▶ PROBLEM DESCRIPTION
Return the data below exactly, but only from the line containing "CasolareBio Extra virgin" through the line containing "颈饰未镶嵌水晶【百晶灵儿】定制款", with both of those lines included.
START SOURCE DATA
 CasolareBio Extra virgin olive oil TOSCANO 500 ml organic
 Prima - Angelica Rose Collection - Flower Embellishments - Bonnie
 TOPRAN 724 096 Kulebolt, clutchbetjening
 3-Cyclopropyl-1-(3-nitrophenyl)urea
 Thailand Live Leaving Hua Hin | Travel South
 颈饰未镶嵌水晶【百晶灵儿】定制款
END SOURCE DATA
START SOURCE DATA
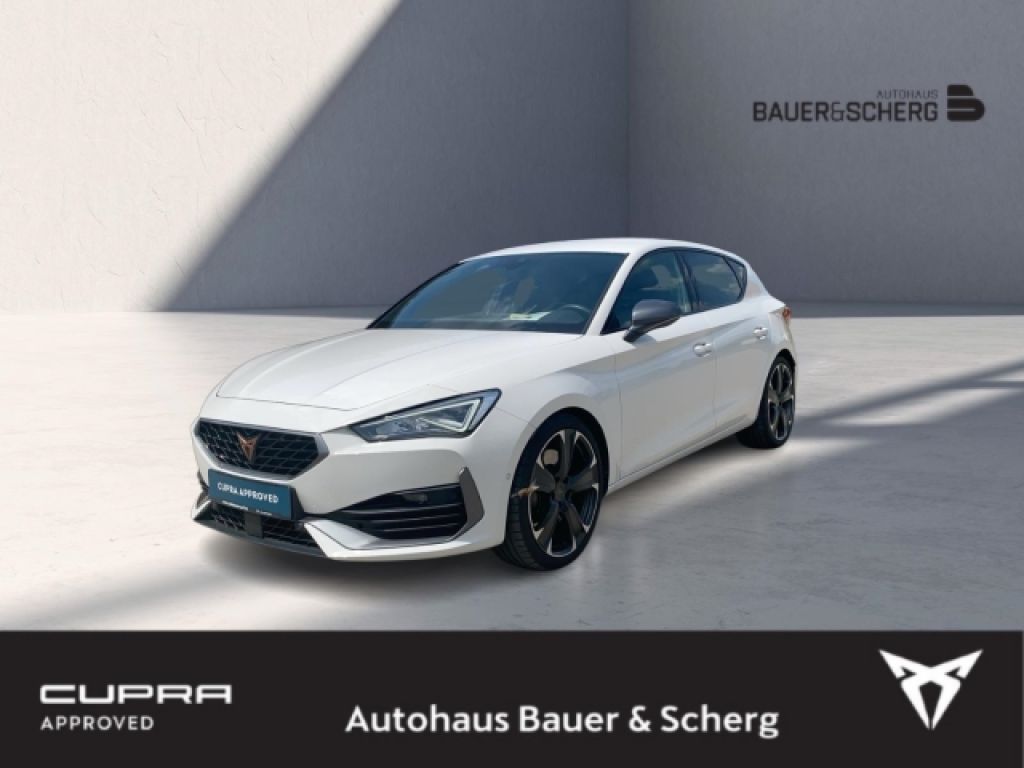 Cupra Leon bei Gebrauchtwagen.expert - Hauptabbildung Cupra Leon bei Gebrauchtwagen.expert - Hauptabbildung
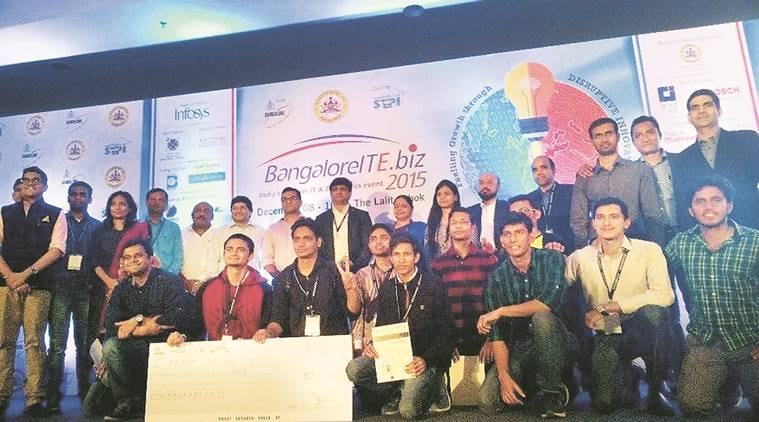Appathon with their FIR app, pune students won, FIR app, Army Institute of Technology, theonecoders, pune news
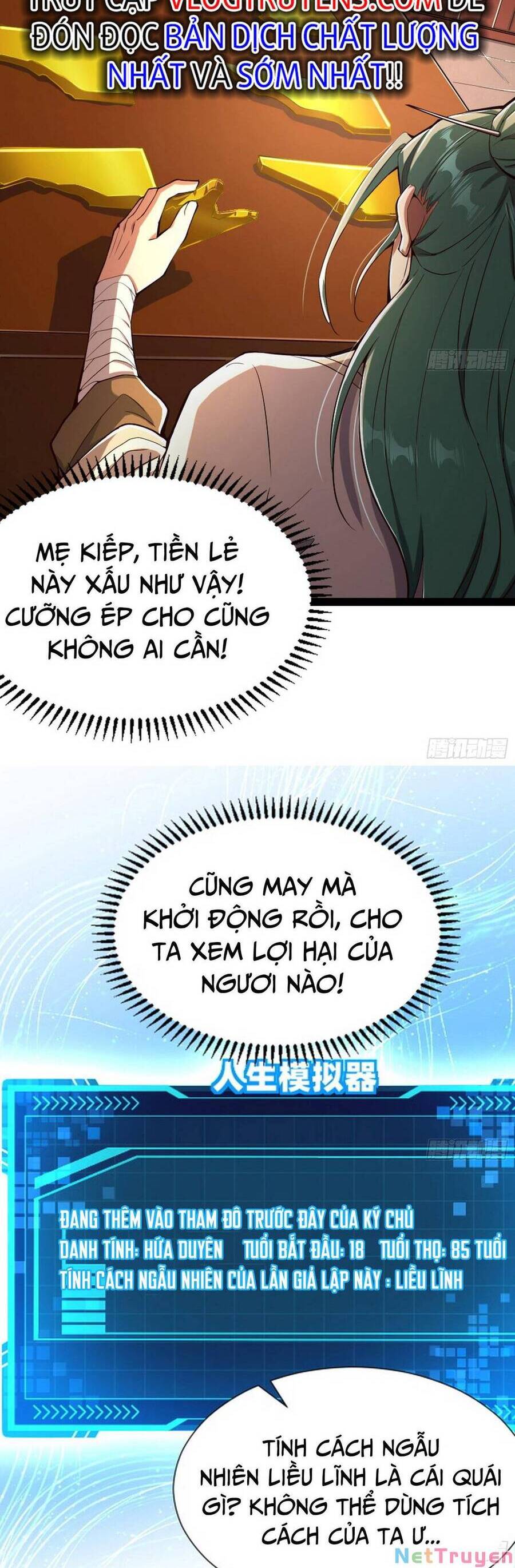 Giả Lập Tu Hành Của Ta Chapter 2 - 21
END SOURCE DATA
START SOURCE DATA
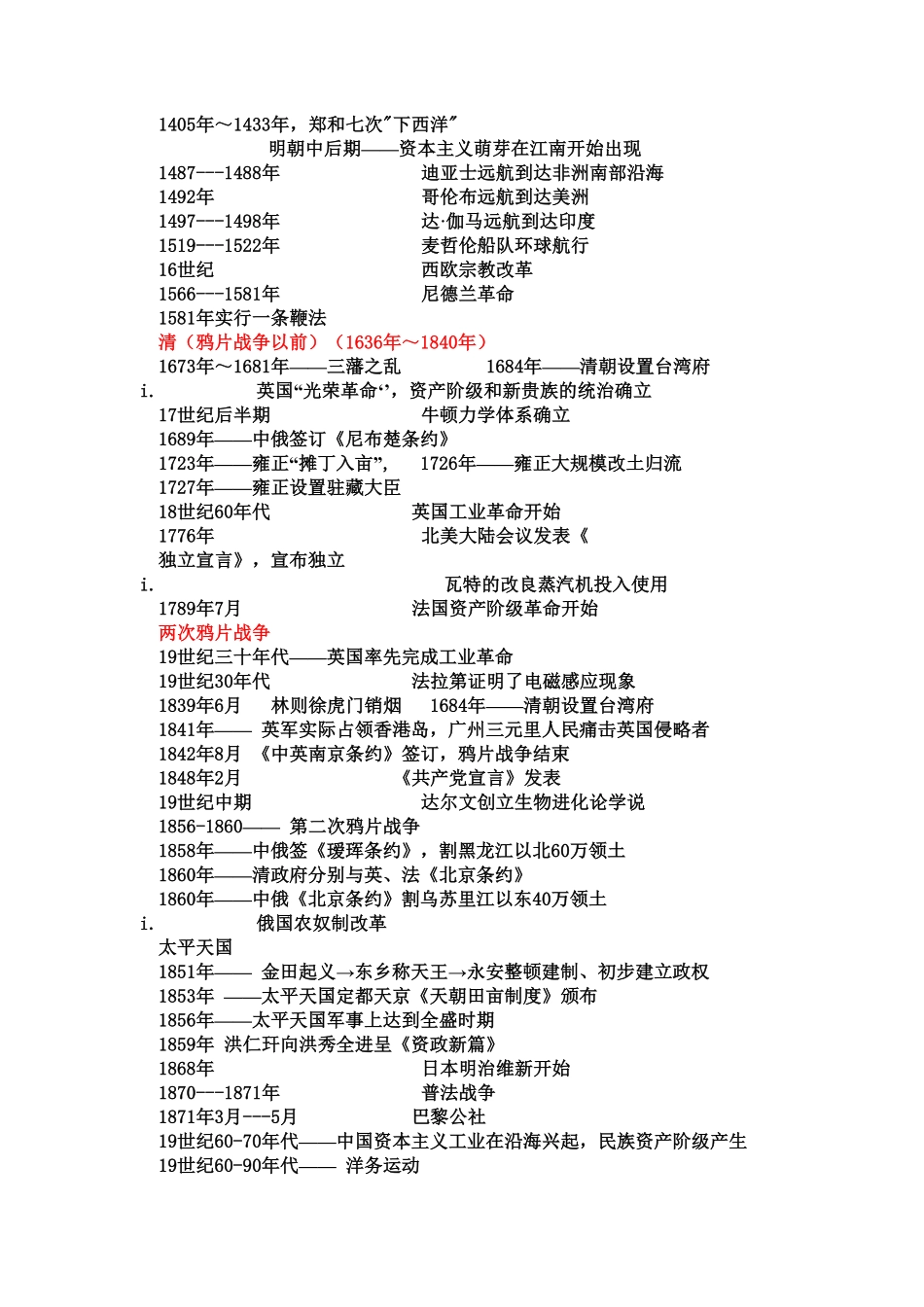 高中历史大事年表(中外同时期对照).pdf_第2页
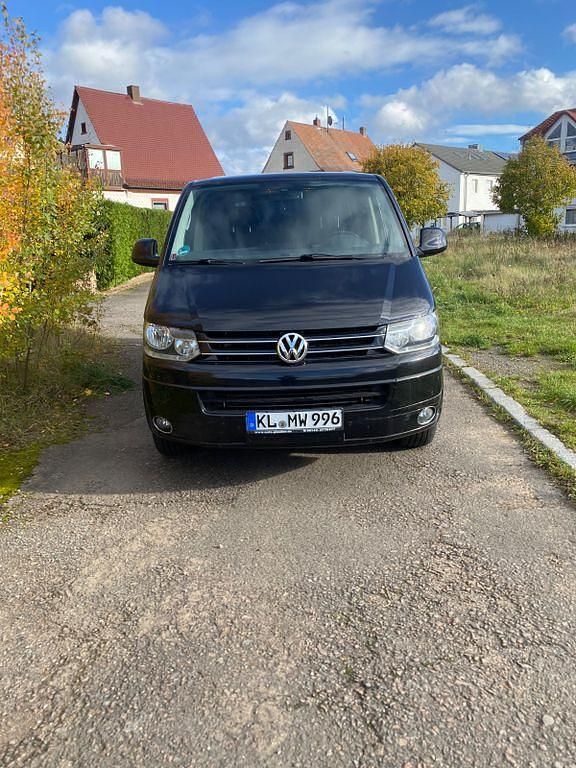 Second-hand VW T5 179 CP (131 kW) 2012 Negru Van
END SOURCE DATA
▶ EXERCISE SOLUTION
 CasolareBio Extra virgin olive oil TOSCANO 500 ml organic
 Prima - Angelica Rose Collection - Flower Embellishments - Bonnie
 TOPRAN 724 096 Kulebolt, clutchbetjening
 3-Cyclopropyl-1-(3-nitrophenyl)urea
 Thailand Live Leaving Hua Hin | Travel South
 颈饰未镶嵌水晶【百晶灵儿】定制款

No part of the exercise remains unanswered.